Tarafların bilirkişi raporuna itirazları nedeniyle ek rapor alınmasına karar verilmiştir.
Bilirkişilerce ek rapor sunulmuş olup, raporda özetle; tarafların kök rapora karşı beyan ve itirazlarının değerlendirildiği, yapılan inceleme sonucunda kök raporda değişikliğe neden olabilecek bir durumun olmadığı, herhangi bir bilgi ve belgenin sunulmadığı, bu nedenle kök rapordaki görüşlerini aynen savunarak davalının dava tarihinden sonra 19/08/2019 tarihinde 24.000 TL ödemesi ile ilgili TBK madde 100 kapsamında ki hesaplamaları ışığında nihai karar mahkemeye ait olmak üzere davacının kalan anapara alacağının 61.559,89 TL olacağı görüş ve kanaatini bildirilmiştir.
Dosyaya sunulan asıl ve ek rapor denetime elverişli bulunduğundan hükme esas alınmıştır.

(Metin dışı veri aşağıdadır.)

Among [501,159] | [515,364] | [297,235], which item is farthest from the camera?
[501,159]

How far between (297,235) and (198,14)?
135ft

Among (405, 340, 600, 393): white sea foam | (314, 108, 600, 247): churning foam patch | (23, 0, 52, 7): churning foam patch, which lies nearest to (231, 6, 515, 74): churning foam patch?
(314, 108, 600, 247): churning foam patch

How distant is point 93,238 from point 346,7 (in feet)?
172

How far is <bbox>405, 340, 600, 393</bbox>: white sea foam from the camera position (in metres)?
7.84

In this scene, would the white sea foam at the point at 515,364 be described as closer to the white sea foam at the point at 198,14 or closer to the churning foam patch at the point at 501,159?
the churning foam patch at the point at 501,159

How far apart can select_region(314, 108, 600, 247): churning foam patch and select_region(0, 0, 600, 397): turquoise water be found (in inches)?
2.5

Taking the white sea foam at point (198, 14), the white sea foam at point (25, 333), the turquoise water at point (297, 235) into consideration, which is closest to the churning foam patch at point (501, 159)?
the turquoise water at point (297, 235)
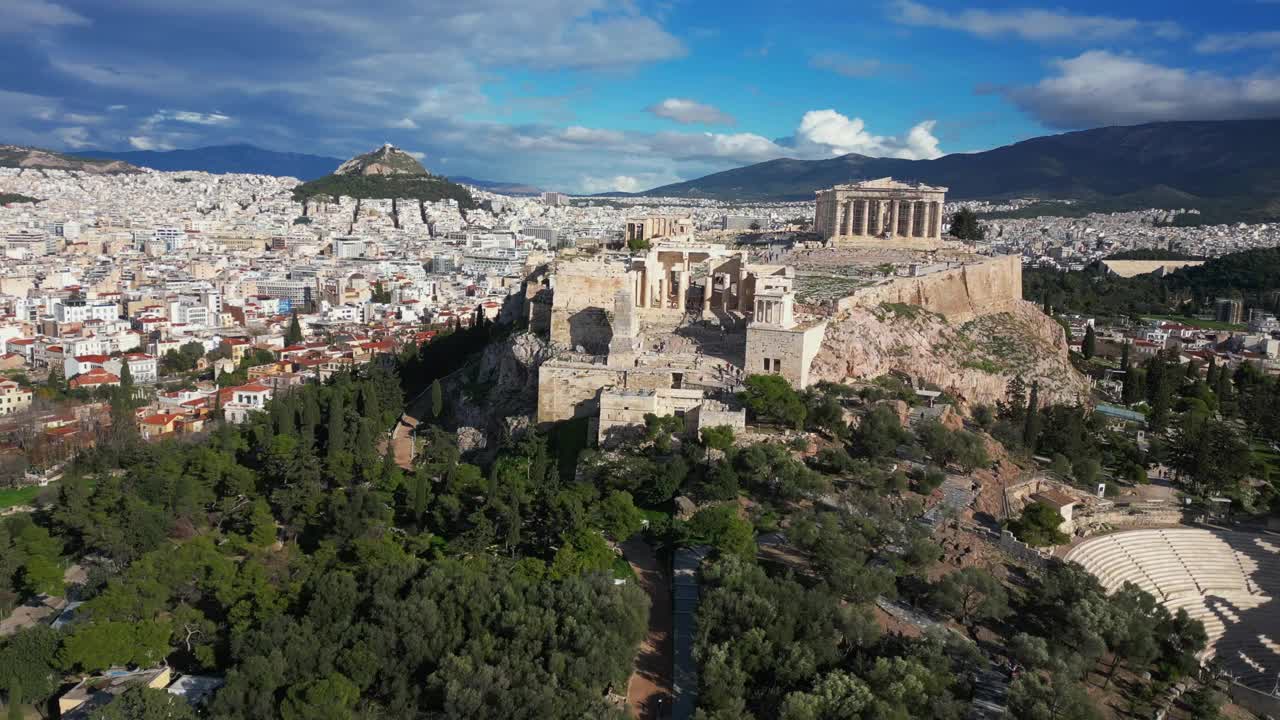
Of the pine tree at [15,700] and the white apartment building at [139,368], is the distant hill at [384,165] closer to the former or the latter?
the white apartment building at [139,368]

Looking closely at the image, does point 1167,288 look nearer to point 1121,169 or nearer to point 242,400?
point 242,400

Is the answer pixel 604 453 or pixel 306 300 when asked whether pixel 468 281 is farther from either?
pixel 604 453

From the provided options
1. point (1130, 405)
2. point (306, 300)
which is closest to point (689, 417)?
point (1130, 405)

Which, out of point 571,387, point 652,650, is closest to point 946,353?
point 571,387

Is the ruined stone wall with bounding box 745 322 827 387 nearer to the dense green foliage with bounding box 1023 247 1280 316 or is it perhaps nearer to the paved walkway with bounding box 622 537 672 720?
the paved walkway with bounding box 622 537 672 720

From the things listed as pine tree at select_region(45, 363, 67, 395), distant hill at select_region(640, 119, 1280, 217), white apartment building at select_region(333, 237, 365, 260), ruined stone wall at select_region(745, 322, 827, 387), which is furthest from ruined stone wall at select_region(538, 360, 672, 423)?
distant hill at select_region(640, 119, 1280, 217)

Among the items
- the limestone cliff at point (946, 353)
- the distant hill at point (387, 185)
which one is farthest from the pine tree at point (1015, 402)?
the distant hill at point (387, 185)
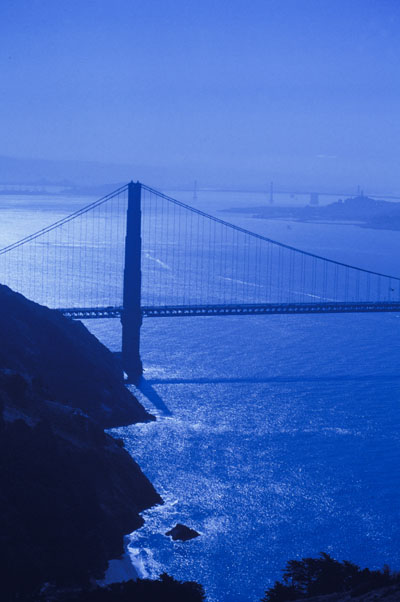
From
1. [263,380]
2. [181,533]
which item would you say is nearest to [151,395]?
[263,380]

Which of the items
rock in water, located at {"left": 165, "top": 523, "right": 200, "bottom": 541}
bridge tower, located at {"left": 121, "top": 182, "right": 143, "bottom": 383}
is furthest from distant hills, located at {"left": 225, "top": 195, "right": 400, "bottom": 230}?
rock in water, located at {"left": 165, "top": 523, "right": 200, "bottom": 541}

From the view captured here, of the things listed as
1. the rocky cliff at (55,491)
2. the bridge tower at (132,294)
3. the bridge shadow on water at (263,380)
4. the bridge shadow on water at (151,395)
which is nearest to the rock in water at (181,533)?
the rocky cliff at (55,491)

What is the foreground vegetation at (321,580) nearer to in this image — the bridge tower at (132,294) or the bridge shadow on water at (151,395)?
the bridge shadow on water at (151,395)

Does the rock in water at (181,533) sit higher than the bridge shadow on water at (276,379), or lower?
lower

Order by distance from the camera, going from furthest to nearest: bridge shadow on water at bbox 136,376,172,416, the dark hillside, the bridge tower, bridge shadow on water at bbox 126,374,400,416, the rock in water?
the bridge tower → bridge shadow on water at bbox 126,374,400,416 → bridge shadow on water at bbox 136,376,172,416 → the dark hillside → the rock in water

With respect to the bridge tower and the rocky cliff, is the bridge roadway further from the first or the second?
the rocky cliff

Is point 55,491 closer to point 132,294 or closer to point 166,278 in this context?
point 132,294
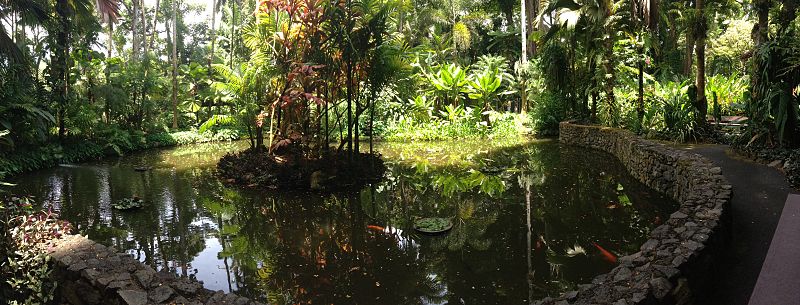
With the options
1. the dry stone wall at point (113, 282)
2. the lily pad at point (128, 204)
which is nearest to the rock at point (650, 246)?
the dry stone wall at point (113, 282)

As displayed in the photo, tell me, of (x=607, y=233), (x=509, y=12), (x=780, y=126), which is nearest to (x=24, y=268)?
(x=607, y=233)

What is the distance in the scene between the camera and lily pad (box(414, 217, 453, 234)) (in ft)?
18.6

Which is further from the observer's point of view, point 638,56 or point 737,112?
point 737,112

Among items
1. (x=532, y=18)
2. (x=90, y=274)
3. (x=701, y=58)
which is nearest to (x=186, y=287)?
(x=90, y=274)

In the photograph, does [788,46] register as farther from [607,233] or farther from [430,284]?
[430,284]

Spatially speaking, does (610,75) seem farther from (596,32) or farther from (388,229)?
(388,229)

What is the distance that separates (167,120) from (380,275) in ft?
60.0

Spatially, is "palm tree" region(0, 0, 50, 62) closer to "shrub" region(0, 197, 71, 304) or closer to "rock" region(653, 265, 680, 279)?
"shrub" region(0, 197, 71, 304)

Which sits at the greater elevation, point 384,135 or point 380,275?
point 384,135

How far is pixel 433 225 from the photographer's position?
5.84 m

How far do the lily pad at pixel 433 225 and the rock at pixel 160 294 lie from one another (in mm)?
3110

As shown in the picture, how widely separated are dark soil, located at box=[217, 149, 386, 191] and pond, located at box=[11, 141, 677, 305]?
327 millimetres

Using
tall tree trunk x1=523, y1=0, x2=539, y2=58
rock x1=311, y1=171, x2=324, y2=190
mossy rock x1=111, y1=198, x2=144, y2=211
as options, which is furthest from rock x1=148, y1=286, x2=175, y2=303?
tall tree trunk x1=523, y1=0, x2=539, y2=58

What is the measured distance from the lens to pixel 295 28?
8.51 m
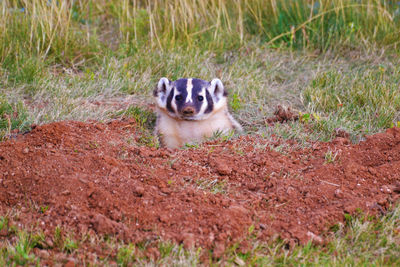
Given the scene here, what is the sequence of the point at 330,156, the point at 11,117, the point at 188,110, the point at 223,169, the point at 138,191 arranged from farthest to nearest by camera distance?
the point at 188,110
the point at 11,117
the point at 330,156
the point at 223,169
the point at 138,191

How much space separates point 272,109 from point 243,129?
453 mm

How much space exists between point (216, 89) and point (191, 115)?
40 cm

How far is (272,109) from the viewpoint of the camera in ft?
18.7

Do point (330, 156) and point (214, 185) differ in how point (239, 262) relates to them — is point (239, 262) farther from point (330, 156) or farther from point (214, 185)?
point (330, 156)

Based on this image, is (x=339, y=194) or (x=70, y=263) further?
(x=339, y=194)

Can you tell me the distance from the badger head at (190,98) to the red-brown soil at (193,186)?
713 millimetres

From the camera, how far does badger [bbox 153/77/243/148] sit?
5207 millimetres

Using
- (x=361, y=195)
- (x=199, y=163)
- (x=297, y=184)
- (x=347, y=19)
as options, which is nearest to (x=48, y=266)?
(x=199, y=163)

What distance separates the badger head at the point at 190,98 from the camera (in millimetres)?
5137

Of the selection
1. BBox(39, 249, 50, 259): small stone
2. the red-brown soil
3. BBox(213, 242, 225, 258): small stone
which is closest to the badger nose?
the red-brown soil

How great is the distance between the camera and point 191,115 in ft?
17.1

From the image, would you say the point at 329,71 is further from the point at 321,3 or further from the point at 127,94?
the point at 127,94

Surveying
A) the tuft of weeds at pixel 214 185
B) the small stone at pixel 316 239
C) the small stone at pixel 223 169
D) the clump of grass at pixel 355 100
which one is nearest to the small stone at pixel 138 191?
the tuft of weeds at pixel 214 185

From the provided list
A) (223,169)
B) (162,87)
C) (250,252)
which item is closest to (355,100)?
(162,87)
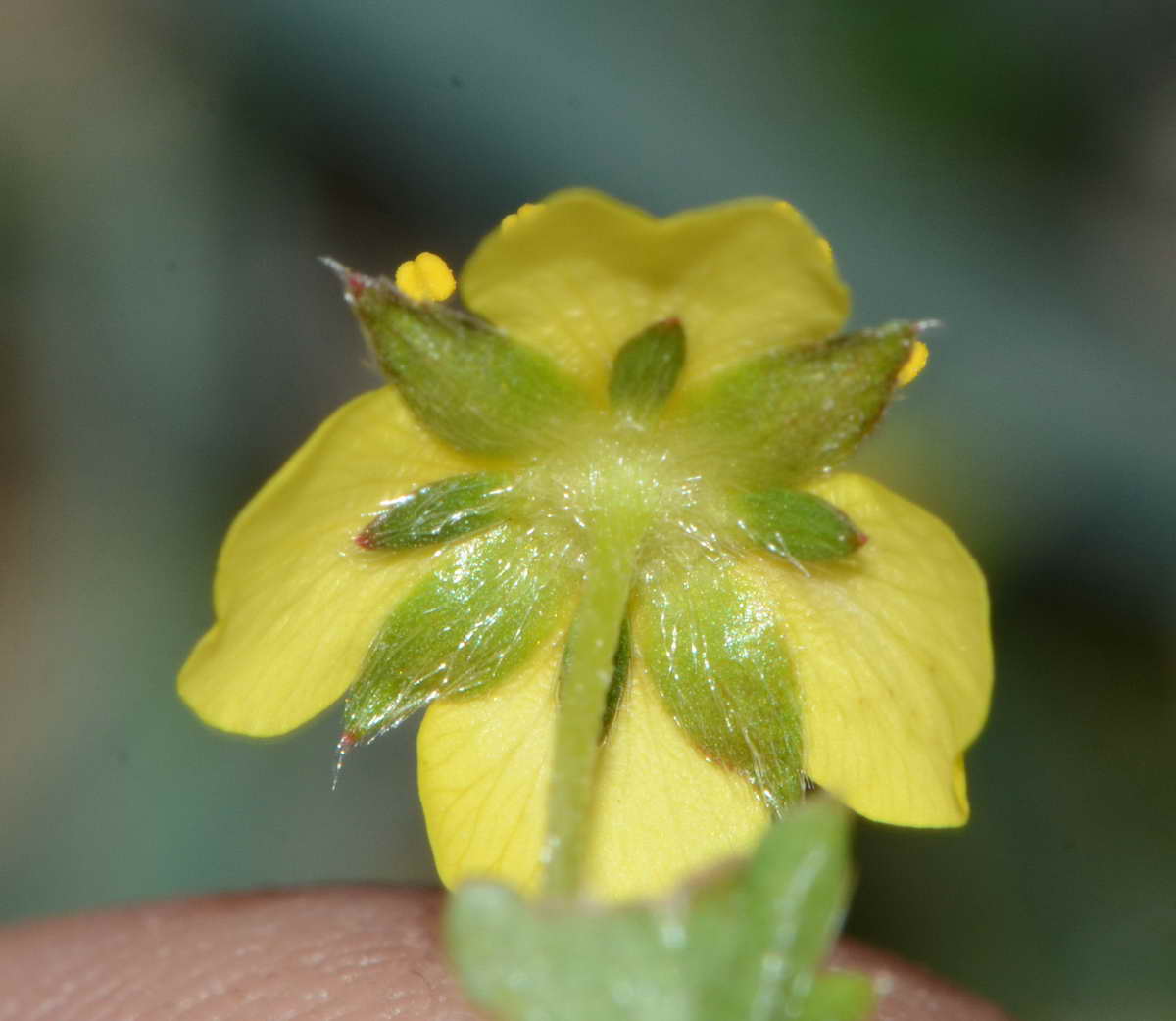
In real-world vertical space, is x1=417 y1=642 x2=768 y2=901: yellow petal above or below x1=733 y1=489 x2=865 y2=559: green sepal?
below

Dosya kapsamında; taraflar arasında LPG Bayilik Sözleşmesi nedeniyle ticari ilişkinin mevcut olduğu, sözleşmenin davacı tarafça fesh edildiği ve cari hesap alacağının ödenmesi ihtarında bulunulduğu, tarafların ticari kayıtları incelendiğinde Davacı tarafın 31.03.2017 tarih itibari ile 68.265,91 TL alacaklı olduğu, 31.12.2016 tarih itibari ile Davacının alacak rakamında taraflar mutabık oldukları, Davalının Davacı tarafa Takip tarihi itibari ile ödemelerini yapmadığı toplam 5 adet fatura toplamı 67.950,97-TL olduğu, davacının 22.04.2019 takip tarihi itibari ile Davalı taraftan 67.950,97-TL alacaklı olduğu tespit edilmiştir. Ancak, takip tarihinden sonra dava tarihinden önce 19/08/2019 tarihinde 24.000 TL ödeme yapıldığı, davacının ise dava dilekçesinde dava değeri olarak, 80.021,58-TL gösterdiği ve bu değere göre harç ödediği, TBK 100.madde uyarınca davacının dava tarihi itibariyle alacağının 61.559,89-TL olduğu tespit edildiğine göre, dava değeri ile arasındaki fark miktarı olan 18.461,69-TL yönünden, itirazın iptali davası açılmasında hukuki yararı bulunmadığından reddi gerektiği anlaşılmış, dava tarihi itibariyle 61.559,89-TL davacının davalından alacaklı olduğu kanaatine varılmıştır. Davalı tarafça, yaz-kış farkına dayalı olarak fire oluştuğu yönündeki itirazlarının incelenmesi için EKSİ (-) Fire ile ilgili Muhasebe kaydı ve /veya YMM Raporunu sunmadığı, mahkememizce denetlemediği, iddialarını ispatlayamadığı anlaşıldığından, itirazlarına itibar edilmemiş ve davanın kısmen kabulüne karar verilmiştir.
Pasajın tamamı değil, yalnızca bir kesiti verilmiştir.